Planck’s constant = 6.6 \(\times 10^{-34}\) J s; speed of light = 3 \(\times 10^8\) m s\(^{-1}\)
Show Hint
Using the ratio \(\frac{KE_{\text{total}}}{P} = 1 - \frac{\lambda}{\lambda_0}\) bypasses all tedious calculations involving Planck's constant and the speed of light.
This shortcut is extremely powerful and saves invaluable time during exams!
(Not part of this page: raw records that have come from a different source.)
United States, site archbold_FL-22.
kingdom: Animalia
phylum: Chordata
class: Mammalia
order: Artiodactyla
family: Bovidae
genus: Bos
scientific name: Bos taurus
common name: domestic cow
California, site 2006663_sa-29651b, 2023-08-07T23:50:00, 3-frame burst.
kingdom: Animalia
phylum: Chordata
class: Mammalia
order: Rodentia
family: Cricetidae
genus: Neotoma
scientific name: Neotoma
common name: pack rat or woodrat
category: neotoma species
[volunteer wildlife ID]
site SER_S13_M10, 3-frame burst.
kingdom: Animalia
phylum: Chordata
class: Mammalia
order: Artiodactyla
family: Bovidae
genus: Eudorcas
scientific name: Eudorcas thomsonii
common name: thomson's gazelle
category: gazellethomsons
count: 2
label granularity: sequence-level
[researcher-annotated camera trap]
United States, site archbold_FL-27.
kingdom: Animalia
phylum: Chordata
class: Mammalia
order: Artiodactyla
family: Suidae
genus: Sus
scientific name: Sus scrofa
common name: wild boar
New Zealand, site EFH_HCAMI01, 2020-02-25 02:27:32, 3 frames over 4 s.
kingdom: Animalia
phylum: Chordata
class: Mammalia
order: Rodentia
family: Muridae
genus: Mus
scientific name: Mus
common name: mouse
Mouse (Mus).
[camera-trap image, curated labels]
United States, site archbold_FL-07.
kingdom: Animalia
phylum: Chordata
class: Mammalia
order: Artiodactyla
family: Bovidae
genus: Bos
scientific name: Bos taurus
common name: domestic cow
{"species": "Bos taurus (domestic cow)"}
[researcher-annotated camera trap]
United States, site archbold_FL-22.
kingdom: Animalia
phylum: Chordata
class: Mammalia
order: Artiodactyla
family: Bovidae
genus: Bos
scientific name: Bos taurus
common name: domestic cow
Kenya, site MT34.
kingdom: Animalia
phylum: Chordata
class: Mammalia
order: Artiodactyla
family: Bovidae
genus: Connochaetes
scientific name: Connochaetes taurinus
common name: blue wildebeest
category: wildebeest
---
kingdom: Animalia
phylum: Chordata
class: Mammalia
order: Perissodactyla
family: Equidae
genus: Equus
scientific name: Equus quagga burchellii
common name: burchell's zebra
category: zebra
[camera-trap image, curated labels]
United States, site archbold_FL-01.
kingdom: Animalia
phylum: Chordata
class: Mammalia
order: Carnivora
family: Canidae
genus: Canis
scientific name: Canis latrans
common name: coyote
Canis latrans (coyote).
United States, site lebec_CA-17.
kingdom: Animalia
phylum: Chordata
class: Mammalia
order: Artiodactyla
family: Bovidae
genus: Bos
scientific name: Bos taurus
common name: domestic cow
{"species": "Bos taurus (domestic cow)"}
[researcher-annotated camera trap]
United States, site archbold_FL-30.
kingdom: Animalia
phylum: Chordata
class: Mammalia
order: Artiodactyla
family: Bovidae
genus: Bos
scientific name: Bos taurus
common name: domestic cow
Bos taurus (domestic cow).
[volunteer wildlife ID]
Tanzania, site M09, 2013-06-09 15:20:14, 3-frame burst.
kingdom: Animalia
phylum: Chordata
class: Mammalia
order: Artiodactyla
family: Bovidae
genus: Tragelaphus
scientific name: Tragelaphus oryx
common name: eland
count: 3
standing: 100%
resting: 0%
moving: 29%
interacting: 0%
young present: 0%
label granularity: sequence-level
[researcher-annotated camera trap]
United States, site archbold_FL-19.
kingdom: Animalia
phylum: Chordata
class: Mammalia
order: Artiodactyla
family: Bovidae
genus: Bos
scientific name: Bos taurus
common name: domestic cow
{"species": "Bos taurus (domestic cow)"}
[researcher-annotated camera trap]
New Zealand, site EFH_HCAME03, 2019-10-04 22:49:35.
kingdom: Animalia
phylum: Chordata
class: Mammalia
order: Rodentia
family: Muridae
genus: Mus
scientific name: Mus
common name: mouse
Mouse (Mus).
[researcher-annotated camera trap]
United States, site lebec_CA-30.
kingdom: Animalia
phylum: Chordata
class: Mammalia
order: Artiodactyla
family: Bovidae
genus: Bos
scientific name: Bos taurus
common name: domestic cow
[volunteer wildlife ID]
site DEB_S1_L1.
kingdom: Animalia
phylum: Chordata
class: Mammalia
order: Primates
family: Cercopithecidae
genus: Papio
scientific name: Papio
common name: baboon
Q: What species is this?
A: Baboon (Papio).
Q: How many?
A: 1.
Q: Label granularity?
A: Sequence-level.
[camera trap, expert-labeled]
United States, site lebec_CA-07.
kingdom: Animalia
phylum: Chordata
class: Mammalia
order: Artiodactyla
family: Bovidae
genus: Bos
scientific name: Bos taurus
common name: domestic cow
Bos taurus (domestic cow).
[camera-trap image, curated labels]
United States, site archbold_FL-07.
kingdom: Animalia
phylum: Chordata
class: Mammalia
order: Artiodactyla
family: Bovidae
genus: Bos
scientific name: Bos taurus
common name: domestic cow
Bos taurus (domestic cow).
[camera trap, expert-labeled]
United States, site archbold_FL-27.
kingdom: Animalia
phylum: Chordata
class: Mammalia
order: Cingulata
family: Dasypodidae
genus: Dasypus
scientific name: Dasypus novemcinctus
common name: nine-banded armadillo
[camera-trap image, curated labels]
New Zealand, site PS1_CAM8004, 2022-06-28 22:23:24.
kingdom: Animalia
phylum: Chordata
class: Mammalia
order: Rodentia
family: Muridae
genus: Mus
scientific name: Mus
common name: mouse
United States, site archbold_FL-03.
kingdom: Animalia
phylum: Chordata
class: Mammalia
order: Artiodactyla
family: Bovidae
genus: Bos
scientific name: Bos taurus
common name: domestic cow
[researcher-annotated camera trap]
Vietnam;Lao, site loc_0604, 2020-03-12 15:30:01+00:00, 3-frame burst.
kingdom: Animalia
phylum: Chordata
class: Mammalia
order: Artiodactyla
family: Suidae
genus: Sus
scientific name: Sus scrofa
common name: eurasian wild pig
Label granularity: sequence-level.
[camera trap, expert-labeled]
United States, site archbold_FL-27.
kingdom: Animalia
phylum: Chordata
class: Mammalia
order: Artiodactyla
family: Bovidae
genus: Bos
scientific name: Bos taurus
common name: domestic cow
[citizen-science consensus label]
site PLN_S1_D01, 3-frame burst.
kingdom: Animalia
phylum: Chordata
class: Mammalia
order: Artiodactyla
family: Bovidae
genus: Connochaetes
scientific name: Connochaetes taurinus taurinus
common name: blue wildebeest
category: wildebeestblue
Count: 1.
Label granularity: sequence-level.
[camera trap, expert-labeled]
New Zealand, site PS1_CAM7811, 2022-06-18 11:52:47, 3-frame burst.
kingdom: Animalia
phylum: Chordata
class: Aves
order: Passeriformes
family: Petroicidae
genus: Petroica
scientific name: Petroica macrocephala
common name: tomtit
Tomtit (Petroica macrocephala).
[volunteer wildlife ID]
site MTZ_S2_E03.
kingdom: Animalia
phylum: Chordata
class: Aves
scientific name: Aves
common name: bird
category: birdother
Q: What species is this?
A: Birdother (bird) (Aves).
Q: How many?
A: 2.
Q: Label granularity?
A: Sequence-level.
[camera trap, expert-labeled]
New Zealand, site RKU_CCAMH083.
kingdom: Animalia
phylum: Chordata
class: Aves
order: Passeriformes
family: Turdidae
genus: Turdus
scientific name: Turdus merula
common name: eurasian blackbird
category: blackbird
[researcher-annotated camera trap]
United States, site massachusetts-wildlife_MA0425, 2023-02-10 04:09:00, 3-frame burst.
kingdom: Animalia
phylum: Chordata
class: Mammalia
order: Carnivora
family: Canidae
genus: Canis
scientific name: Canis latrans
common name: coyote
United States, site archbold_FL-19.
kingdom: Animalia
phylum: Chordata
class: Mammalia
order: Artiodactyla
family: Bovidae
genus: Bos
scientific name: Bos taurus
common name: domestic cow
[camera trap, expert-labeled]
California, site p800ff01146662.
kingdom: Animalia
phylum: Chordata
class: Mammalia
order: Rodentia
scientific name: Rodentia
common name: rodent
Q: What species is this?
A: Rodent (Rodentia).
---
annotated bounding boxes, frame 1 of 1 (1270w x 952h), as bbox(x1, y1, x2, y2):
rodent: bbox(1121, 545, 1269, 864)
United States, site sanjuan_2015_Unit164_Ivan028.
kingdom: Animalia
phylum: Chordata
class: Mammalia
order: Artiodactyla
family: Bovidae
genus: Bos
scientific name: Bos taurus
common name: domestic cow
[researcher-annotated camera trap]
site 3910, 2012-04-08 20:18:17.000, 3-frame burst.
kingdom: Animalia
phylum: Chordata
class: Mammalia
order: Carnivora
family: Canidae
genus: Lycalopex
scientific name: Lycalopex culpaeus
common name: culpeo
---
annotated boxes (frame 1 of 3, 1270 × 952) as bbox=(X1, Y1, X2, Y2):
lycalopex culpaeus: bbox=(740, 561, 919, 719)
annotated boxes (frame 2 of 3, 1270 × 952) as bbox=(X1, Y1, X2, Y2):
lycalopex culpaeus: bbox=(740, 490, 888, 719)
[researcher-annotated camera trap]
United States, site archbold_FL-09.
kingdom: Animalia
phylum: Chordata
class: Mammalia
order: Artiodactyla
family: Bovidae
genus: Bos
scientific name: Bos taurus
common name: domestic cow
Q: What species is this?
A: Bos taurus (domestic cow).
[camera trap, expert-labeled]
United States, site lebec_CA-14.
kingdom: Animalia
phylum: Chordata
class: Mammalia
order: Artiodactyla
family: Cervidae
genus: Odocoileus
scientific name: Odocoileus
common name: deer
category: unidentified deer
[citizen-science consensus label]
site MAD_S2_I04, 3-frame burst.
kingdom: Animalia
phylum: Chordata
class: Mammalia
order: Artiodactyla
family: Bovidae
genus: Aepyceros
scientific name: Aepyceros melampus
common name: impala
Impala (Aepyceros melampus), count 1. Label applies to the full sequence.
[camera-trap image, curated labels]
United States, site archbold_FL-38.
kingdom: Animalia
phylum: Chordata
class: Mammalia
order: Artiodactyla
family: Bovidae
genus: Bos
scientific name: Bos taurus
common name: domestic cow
Step 1: Understanding the Question:
This is a problem based on the photoelectric effect. We are given the threshold wavelength (\(\lambda_0 = 500\text{ nm}\)) and the incident light wavelength (\(\lambda = 300\text{ nm}\)). We need to calculate the total kinetic energy of all photoelectrons ejected per second when the metal is illuminated by a 100 Watt source. Step 2: Key Formula or Approach:
1. The energy of a single incident photon is:
\[ E = \frac{hc}{\lambda} \]
2. The threshold energy (work function, \(W_0\)) of the metal is:
\[ W_0 = \frac{hc}{\lambda_0} \]
3. The kinetic energy of a single ejected photoelectron is:
\[ KE_{\text{single}} = E - W_0 = hc \left( \frac{1}{\lambda} - \frac{1}{\lambda_0} \right) \]
4. The power of the bulb is \(P = 100\text{ W} = 100\text{ J/s}\). This is the total incident energy per second.
5. The number of photons falling on the metal per second is:
\[ N = \frac{P}{E} \]
6. Assuming every photon with \(E > W_0\) ejects one photoelectron, the total kinetic energy of all photoelectrons ejected per second is:
\[ KE_{\text{total}} = N \times KE_{\text{single}} = \frac{P}{E} \times (E - W_0) = P \left( 1 - \frac{W_0}{E} \right) \] Step 3: Detailed Explanation:
Let's simplify the ratio of work function to photon energy:
\[ \frac{W_0}{E} = \frac{\frac{hc}{\lambda_0}}{\frac{hc}{\lambda}} = \frac{\lambda}{\lambda_0} \]
Substitute the given wavelengths into this ratio:
\[ \frac{W_0}{E} = \frac{300\text{ nm}}{500\text{ nm}} = 0.6 \]
Now, substitute this ratio into our formula for total kinetic energy per second:
\[ KE_{\text{total}} = P \left( 1 - \frac{\lambda}{\lambda_0} \right) \]
Given the power \(P = 100\text{ W}\):
\[ KE_{\text{total}} = 100\text{ J/s} \times (1 - 0.6) \]
\[ KE_{\text{total}} = 100 \times 0.4 = 40\text{ J/s} \]
Thus, the total kinetic energy of all photoelectrons ejected in one second is 40 Joules. Step 4: Final Answer:
The total kinetic energy of the ejected photoelectrons per second is 40 J, which corresponds to option (A).